I heard a rumor that possession was hard - specifically getting Inform to disambiguate [subject name heah]'s frob as a specific thing separate from [another subject’s name heah]'s frob.

The way I do it is to make possessive things part of their owner at creation, then rip them apart at beginning of play. This leverages Inform’s natural behavior of recognizing jane’s arm as a specific thing if it’s part of her. This process is a bit less ghoulish though:

[code]Cubicle Farm is a room. Sarah is a woman in Farm. Captain Howdy is a man in Farm.

an office chair is a kind of thing. One office chair is part of every person.

my office chair is an office chair. It is part of the player. The printed name is “your office chair”.

When play begins:
repeat with C running through office chairs:
now C is in the location of C.[/code]

I don’t know why LOOK says “there are two office chairs” because there are three total chairs according to TREE.

I think your code is creating an office chair that’s part of the player with “One office chair is part of every person” and then creating another office chair that’s part of the player with “my office chair is an office chair” etc. So, two office chairs wind up in the location. (Which is what TREE is telling me.)

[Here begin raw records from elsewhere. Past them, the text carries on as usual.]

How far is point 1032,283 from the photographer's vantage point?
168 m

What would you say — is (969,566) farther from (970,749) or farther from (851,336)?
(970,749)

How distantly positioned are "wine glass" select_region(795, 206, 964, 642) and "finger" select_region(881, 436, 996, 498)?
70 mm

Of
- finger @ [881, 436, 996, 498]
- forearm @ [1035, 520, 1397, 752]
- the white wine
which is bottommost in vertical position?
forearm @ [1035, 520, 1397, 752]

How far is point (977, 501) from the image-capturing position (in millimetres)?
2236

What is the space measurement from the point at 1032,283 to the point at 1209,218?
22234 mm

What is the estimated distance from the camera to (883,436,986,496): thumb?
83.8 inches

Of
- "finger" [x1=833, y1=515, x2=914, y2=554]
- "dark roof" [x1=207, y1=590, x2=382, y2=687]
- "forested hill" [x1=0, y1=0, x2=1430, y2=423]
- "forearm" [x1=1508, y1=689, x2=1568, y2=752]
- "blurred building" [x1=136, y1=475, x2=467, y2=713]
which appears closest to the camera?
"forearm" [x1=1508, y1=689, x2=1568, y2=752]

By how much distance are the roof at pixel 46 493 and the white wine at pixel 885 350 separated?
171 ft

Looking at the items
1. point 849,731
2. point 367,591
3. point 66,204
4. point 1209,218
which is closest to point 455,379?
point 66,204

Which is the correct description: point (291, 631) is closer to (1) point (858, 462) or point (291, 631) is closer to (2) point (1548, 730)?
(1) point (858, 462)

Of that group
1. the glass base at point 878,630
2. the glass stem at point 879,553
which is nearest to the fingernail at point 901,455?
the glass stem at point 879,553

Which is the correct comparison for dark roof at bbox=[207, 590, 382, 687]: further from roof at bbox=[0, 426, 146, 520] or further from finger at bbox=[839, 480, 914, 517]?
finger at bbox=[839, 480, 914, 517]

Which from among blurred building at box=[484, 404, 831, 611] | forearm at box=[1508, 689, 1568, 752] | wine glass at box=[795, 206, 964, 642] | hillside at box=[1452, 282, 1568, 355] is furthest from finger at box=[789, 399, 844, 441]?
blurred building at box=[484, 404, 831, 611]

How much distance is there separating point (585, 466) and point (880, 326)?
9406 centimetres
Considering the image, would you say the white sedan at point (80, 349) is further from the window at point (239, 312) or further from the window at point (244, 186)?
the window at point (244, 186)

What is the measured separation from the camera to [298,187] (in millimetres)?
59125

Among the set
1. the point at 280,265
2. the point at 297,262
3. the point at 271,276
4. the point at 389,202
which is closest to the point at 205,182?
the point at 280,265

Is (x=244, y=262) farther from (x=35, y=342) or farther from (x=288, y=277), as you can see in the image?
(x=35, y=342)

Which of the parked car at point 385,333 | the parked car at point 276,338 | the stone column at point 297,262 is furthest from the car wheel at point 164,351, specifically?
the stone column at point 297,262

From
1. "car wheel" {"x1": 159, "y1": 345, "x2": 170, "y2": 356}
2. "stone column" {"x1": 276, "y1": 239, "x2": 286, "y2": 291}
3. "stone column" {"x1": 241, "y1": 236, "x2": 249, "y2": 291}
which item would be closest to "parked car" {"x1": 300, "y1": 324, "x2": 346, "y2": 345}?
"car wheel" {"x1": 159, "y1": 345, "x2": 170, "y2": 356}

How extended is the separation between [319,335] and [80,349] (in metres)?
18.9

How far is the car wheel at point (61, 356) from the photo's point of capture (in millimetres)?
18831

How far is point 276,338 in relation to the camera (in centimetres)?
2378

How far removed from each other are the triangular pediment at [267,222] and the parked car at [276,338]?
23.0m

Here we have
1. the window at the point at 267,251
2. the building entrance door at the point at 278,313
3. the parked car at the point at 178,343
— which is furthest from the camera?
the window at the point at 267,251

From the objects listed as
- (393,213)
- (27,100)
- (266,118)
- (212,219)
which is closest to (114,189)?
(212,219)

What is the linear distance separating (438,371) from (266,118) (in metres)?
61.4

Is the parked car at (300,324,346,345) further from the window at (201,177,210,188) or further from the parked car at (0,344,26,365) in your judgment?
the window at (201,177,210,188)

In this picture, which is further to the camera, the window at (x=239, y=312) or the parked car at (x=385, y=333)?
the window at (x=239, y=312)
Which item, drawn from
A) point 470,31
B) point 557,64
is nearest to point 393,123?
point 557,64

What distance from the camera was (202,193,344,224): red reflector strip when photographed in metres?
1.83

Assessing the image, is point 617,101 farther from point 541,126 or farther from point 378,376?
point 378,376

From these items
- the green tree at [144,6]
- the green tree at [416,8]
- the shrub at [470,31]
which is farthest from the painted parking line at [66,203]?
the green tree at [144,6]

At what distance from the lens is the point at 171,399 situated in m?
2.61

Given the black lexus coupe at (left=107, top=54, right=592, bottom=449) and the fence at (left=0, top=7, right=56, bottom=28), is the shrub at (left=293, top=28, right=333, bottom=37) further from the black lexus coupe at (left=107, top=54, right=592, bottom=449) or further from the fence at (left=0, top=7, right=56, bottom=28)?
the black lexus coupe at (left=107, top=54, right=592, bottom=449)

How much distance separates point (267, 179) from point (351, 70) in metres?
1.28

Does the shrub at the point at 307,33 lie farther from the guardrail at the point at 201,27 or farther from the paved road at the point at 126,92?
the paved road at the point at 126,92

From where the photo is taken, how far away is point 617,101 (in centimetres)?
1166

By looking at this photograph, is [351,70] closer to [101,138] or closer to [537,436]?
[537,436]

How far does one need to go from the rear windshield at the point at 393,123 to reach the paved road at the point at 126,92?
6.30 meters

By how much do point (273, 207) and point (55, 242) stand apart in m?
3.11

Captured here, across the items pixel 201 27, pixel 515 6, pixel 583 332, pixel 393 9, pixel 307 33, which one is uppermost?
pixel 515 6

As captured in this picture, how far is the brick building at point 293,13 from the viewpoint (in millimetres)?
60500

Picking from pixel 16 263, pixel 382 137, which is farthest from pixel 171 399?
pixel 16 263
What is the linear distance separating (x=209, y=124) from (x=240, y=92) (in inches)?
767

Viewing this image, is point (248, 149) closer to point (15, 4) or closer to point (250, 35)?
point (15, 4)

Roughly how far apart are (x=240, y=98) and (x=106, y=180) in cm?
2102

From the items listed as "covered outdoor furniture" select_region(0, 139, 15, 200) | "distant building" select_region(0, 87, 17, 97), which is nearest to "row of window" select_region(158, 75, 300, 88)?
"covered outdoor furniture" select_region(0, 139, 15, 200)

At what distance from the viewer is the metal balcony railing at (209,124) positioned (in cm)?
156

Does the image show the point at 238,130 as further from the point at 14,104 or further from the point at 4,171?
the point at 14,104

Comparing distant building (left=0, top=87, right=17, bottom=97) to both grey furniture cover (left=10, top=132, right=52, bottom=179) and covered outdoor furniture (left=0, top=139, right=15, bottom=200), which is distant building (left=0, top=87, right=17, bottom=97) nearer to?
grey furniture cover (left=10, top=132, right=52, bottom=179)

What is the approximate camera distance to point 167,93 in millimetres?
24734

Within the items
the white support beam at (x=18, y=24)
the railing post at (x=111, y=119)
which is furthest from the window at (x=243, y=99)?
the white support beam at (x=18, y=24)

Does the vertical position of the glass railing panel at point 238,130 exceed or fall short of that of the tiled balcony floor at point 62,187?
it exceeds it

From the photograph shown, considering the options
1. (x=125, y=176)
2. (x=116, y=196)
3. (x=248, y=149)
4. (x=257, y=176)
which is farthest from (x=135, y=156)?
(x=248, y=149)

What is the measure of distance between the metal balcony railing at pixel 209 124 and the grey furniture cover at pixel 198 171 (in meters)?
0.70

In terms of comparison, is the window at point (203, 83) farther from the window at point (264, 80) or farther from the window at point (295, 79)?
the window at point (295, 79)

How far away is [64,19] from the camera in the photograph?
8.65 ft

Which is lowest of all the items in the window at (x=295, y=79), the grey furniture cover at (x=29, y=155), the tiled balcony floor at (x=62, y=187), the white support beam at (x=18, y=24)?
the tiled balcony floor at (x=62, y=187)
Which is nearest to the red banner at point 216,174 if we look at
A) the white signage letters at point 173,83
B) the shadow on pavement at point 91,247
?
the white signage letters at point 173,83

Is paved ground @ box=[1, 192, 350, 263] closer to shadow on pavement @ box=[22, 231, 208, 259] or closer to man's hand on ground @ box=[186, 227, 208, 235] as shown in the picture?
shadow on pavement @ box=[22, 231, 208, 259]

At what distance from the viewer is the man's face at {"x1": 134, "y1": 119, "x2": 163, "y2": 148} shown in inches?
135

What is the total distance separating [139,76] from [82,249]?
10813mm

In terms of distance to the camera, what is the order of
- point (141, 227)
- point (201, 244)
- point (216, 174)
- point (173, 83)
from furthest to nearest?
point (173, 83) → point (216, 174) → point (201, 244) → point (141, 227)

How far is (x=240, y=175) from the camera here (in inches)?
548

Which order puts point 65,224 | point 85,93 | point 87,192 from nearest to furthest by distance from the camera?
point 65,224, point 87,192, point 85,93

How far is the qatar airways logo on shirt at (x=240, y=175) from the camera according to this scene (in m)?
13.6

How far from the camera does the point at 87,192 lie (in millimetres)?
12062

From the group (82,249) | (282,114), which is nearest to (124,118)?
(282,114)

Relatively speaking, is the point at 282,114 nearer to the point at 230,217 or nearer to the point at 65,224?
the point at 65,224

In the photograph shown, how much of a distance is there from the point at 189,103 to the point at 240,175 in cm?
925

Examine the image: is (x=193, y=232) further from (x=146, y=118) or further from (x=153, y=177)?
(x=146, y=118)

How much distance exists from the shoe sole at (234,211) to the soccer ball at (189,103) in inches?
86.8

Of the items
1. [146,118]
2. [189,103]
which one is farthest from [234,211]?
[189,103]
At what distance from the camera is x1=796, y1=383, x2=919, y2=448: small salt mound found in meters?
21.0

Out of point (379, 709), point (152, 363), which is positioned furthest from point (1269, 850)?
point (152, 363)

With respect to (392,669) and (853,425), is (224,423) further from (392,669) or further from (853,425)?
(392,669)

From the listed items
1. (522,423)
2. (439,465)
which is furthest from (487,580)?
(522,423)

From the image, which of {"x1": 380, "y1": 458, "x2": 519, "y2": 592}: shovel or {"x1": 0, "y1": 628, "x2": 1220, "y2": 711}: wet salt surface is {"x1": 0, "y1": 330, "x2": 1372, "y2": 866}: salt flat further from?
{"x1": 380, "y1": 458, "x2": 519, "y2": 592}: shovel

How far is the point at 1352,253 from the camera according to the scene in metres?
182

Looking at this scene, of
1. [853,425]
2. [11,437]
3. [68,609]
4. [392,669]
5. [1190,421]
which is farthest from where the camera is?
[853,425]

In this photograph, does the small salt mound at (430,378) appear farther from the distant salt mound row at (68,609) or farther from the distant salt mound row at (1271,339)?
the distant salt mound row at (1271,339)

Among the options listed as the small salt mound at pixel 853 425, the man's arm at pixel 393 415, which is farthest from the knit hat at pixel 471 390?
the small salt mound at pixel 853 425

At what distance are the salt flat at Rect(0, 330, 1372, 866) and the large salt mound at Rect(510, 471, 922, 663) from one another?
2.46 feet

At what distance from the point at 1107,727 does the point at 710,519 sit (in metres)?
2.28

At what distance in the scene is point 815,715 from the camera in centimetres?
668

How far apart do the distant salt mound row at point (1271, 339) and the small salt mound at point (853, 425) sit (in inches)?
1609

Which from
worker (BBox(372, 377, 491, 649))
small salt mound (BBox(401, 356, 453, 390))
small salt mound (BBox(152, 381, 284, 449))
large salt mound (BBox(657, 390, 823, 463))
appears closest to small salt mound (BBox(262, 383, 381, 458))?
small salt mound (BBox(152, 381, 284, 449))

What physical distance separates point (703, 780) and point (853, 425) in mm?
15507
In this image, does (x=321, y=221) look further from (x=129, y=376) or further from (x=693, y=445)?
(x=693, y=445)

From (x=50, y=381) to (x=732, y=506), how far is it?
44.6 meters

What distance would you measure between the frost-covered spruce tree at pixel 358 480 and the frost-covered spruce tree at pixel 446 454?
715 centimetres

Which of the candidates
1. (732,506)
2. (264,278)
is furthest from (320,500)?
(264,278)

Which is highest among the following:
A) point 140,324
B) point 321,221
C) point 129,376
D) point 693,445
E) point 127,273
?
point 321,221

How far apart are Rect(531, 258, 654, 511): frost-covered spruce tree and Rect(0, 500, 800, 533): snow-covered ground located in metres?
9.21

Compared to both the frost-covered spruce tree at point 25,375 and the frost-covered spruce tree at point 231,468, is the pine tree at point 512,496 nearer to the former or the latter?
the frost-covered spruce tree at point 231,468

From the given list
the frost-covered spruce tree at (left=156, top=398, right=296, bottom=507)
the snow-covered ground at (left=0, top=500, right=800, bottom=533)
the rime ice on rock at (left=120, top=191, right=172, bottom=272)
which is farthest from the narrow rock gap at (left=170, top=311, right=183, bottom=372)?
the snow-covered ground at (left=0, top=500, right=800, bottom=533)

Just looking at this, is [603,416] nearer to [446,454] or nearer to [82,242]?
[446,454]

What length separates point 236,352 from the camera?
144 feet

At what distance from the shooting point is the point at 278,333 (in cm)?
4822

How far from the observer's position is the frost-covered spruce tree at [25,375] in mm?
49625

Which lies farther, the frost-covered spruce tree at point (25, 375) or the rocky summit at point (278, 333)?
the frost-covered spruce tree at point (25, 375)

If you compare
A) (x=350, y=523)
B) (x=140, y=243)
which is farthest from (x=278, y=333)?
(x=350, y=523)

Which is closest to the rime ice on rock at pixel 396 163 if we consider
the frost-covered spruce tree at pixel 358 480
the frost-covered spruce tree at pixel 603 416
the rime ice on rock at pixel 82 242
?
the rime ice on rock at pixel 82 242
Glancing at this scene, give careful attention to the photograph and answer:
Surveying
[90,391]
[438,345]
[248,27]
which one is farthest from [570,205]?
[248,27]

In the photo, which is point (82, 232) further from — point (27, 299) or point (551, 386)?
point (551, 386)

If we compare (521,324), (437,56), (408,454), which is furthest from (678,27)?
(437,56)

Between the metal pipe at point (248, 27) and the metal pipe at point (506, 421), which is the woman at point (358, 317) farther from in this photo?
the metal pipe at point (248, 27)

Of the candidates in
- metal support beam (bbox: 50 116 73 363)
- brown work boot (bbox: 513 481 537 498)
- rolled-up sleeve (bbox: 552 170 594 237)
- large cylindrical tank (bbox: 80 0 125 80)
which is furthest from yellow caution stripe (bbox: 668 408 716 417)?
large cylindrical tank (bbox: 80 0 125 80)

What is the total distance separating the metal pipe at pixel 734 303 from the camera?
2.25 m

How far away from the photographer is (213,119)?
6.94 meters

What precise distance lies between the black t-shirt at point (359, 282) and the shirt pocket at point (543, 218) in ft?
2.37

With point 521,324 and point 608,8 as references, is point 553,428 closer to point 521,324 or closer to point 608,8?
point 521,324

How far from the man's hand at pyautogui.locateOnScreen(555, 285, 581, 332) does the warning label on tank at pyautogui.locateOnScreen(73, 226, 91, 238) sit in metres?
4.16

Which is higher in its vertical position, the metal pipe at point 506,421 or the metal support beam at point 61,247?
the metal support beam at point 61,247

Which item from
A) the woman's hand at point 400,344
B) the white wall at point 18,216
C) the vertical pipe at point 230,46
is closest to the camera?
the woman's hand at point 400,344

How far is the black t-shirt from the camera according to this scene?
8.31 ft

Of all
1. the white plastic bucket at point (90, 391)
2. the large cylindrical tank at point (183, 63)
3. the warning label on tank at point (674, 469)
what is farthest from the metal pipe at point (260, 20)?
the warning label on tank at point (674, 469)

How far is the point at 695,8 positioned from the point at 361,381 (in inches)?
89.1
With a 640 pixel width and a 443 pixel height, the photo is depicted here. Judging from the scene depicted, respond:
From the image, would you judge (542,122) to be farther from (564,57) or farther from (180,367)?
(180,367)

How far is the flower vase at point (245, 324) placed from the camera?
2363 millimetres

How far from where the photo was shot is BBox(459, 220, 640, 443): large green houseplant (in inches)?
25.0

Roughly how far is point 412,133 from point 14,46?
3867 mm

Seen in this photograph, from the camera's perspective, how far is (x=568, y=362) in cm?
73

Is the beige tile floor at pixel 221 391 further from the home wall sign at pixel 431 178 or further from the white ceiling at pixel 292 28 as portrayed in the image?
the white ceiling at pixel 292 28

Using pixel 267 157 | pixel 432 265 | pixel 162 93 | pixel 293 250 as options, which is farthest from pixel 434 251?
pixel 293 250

Also, according to the index, the office chair that gets created with “One office chair is part of every person” actually gets the name “your office chair,” so you don’t even need to special-case that.

A note about this approach is that it just creates things named “Captain Howdy’s office chair” and the like. So the player can’t refer to “The captain’s office chair,” because “captain’s” isn’t a word in the object name. If you want to get fancy and allow things like “[way of referring to the subject that isn’t the subject’s last name heah]'s frob” then you need the Shadow Wolf extension, or anyway some after reading a command rule that breaks the 's into a separate word and lets you do stuff with it.